Below are the records; tally the lines in them that include the word "Enjoy" and reply with the number alone.

[Transcribed page contents]
- Opening Delimiter -
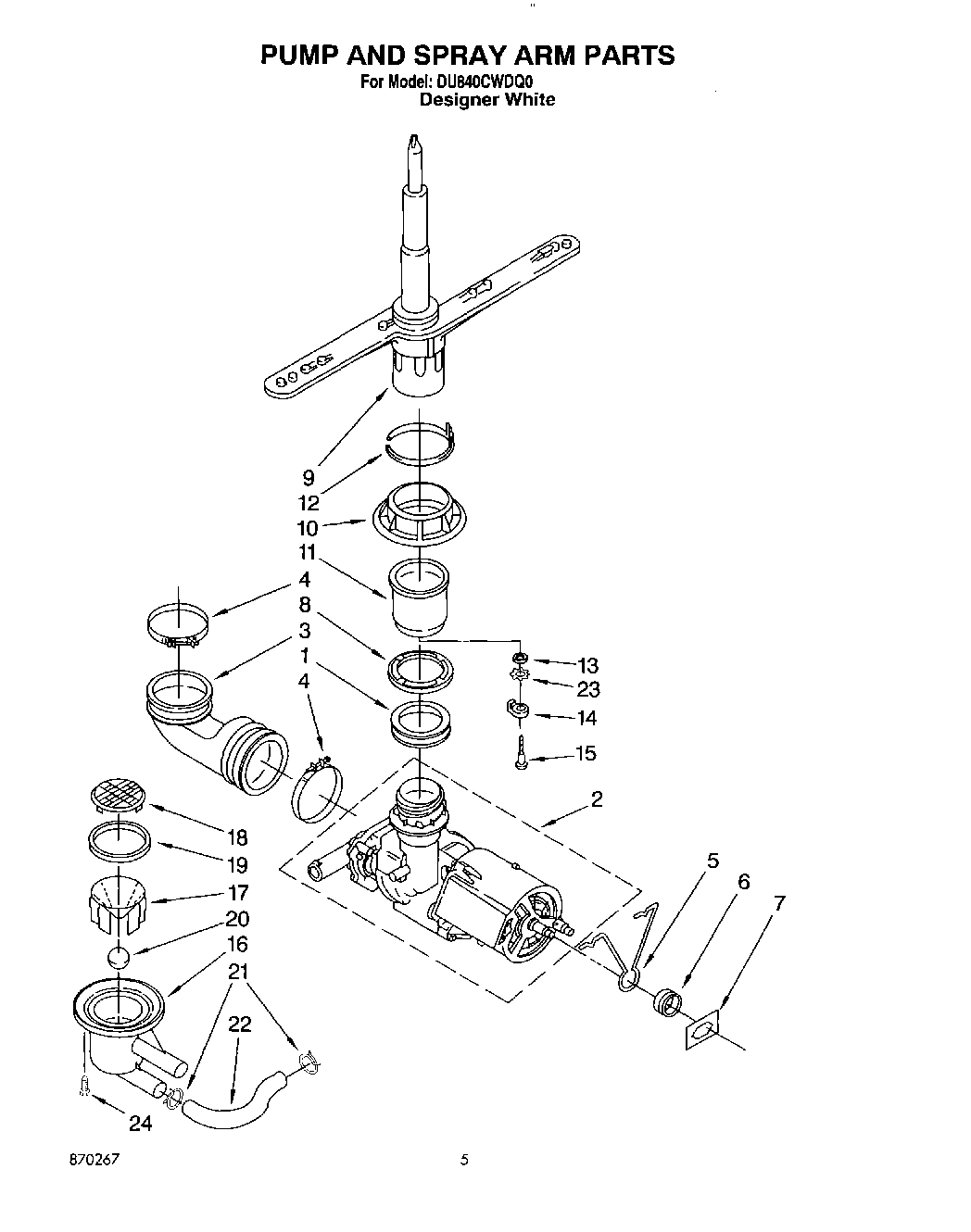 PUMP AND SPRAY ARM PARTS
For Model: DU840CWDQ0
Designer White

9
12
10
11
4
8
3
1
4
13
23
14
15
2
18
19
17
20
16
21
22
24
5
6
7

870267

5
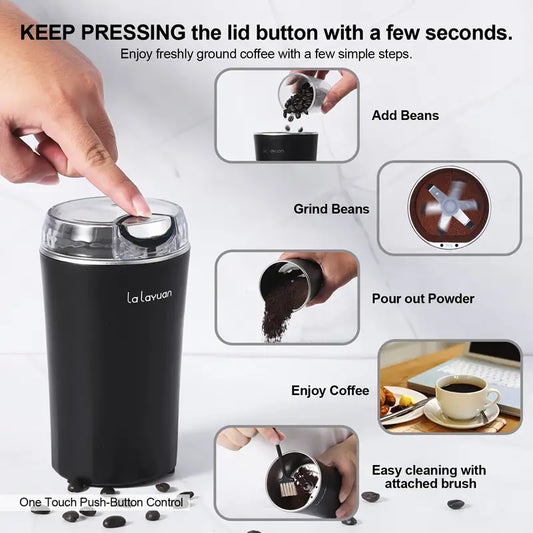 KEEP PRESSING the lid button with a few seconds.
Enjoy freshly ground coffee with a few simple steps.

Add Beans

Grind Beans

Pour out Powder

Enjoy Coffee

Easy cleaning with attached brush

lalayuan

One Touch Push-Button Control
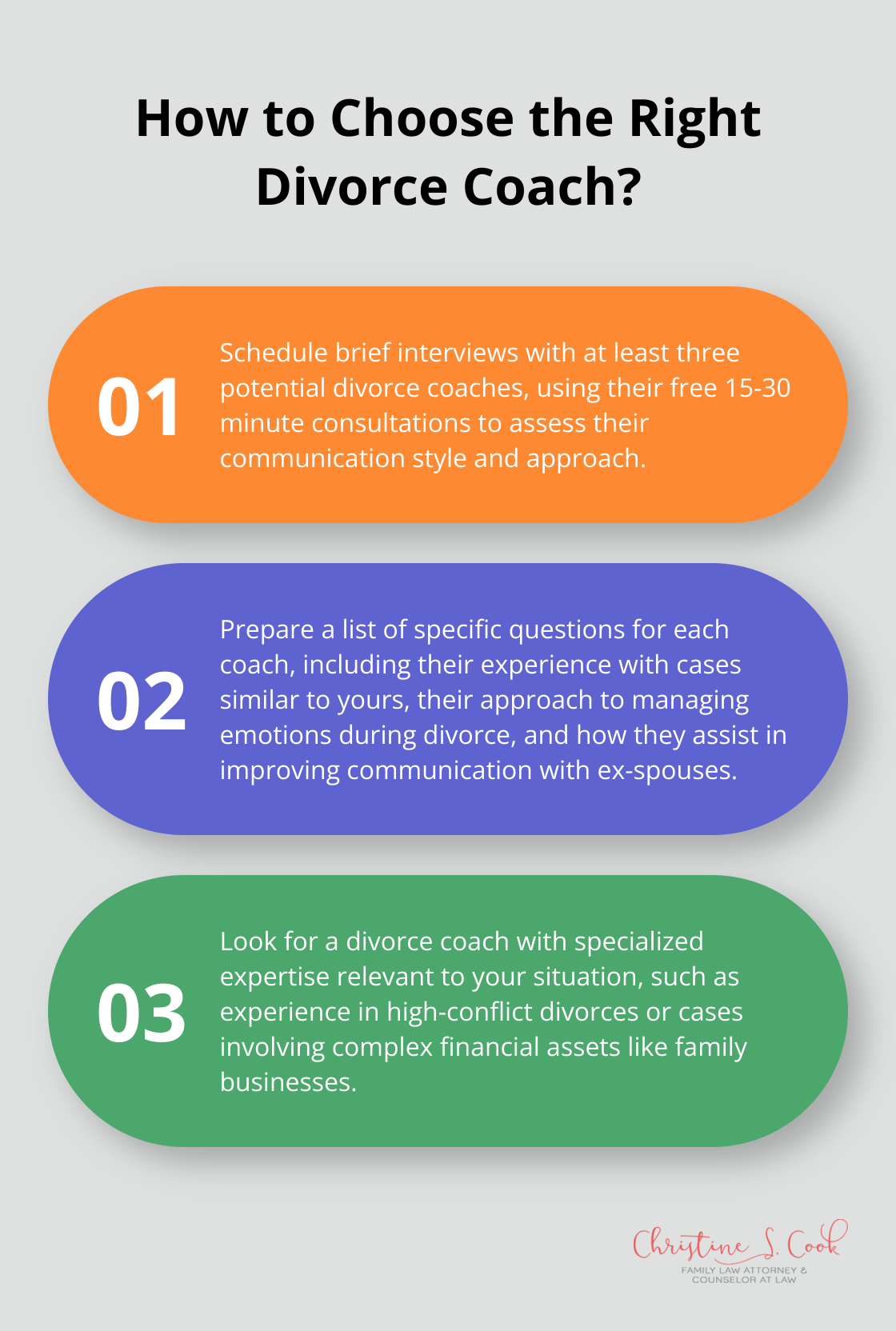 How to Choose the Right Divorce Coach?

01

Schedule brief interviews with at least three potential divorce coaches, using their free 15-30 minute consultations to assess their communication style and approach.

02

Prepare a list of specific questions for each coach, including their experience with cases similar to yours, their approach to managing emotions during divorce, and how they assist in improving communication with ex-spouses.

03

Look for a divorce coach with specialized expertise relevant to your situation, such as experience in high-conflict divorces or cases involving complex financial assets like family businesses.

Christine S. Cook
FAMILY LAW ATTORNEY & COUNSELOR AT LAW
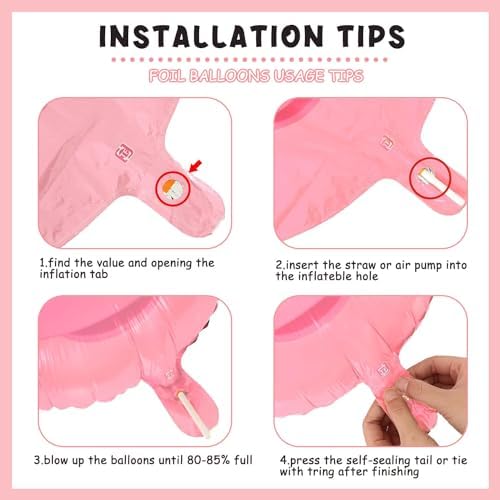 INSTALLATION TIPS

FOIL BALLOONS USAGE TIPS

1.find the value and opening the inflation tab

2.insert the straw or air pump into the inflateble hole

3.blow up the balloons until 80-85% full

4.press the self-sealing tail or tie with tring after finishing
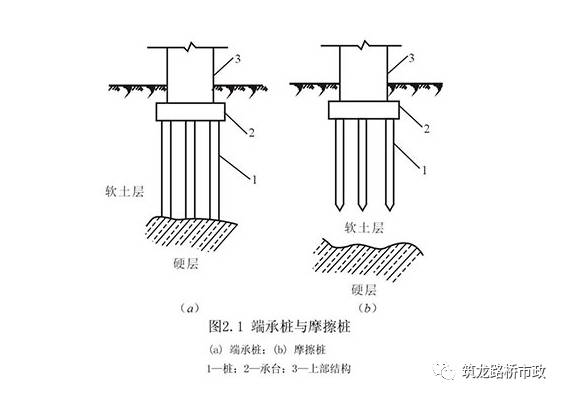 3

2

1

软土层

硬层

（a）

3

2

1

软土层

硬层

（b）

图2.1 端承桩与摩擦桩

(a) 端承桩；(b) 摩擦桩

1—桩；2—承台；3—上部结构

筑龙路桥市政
- Closing Delimiter -
- Opening Delimiter -
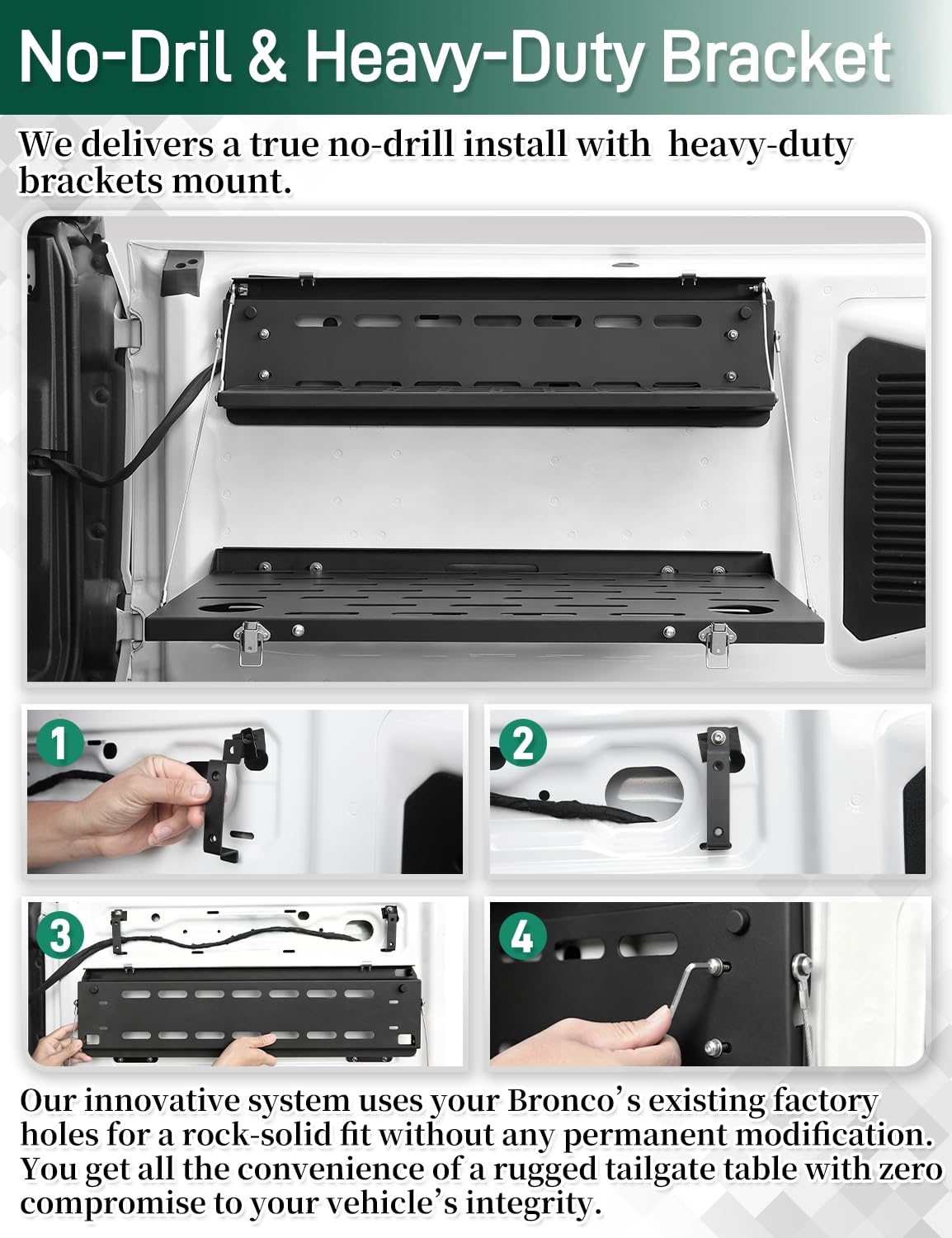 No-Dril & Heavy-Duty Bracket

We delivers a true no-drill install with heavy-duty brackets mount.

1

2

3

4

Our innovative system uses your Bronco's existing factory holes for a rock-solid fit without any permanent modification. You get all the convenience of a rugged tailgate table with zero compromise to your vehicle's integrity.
- Closing Delimiter -
**WRITTEN ANSWER**. 2